La causa di non punibilità per il delitto di banda armata, prevista dall'art. 309 n. 2 c.p. è applicabile unicamente allorquando non si sia realizzata la condizione negativa della consumazione di uno dei delitti-scopo per i quali la banca venga formata. Tale condizione ha carattere oggettivo e pertanto impedisce il riconoscimento della causa di non punibilità pur se il delitto-scopo sia stato commesso da un soggetto diverso da quello che invoca l'esimente ed anche se quest'ultimo abbia tenuto comportamenti positivi, nonché indipendentemente dall'epoca di consumazione del reato-fine rispetto alla partecipazione del suddetto soggetto alla banca armata.

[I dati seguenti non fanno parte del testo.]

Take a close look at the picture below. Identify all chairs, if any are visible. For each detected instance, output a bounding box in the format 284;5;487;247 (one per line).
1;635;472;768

Cassazione penale sez. I  10 giugno 1988

 

La mancata consumazione dei delitti per la cui realizzazione la banda armata è stata formata costituisce la prima condizione per l'applicazione della causa di non punibilità di cui all'art. 309 c.p. ai soggetti che tengono i comportamenti previsti da detto articolo. La consumazione dei delitti esclude l'applicazione della causa di non punibilità anche se è stata opera di un soggetto diverso da quello che invoca la causa di non punibilità o se per i delitti stessi, purché storicamente accertati, non è intervenuta condanna ed è stata applicata solo una causa estintiva. Anche la consumazione dei reati di cui agli artt. 270 e 270-bis c.p. è di ostacolo all'applicazione della causa di non punibilità di cui all'art. 309 c.p. perché pure tali delitti sono compresi fra i reati-fine per i quali si costituisce la banda armata.

Cassazione penale sez. I  11 luglio 1987

 

In tema di banda armata, ai fini dell'applicabilità dei casi di non punibilità di cui all'art. 309 c.p., non è necessario che la consumazione del delitto-scopo sia stata giudizialmente accertata e che vi sia stata condanna per tale delitto. Il giudice infatti è tenuto ad acclarare rigorosamente che ne sussistano le condizioni, accertando anche incidentalmente se ricorra la condizione negativa in discorso, ossia che nell'ambito della banda armata non sia stato in precedenza commesso uno qualsiasi dei delitti-scopo.

Cassazione penale sez. I  07 ottobre 1986

 

Ai fini di escludere l'applicazione delle cause di non punibilità di cui all'art. 309 c.p., per il delitto di banda armata, basta che uno qualsiasi dei delitti scopo sia stato commesso, senza che abbia rilevanza il fatto che l'autore non si identifichi con chi abbia successivamente tenuto il comportamento positivo previsto dalla causa di non punibilità. Inoltre non è neppure necessario che la consumazione del delitto scopo sia stata giudizialmente accertata e che vi sia stata condanna per tale reato.

Cassazione penale sez. I  13 marzo 1984

 

Le cause personali di esclusione della punibilità per il delitto di banda armata, previste dall'art. 309 c.p., sono applicabili unicamente se non sia già stato commesso il delitto o uno qualsiasi dei delitti, se sono più di uno, per cui la banda armata venne formata. Si tratta, infatti, di una condizione negativa che si inquadra nella natura di reato-mezzo attribuita dalla legge al delitto di banda armata, sicché se è già stato raggiunto, sia pure parzialmente, lo scopo per il quale la banda è stata formata, viene meno la ragione di politica criminale che consiglia la non punibilità di singoli appartenenti alla banda, che abbiano tenuto successivamente determinati comportamenti positivi.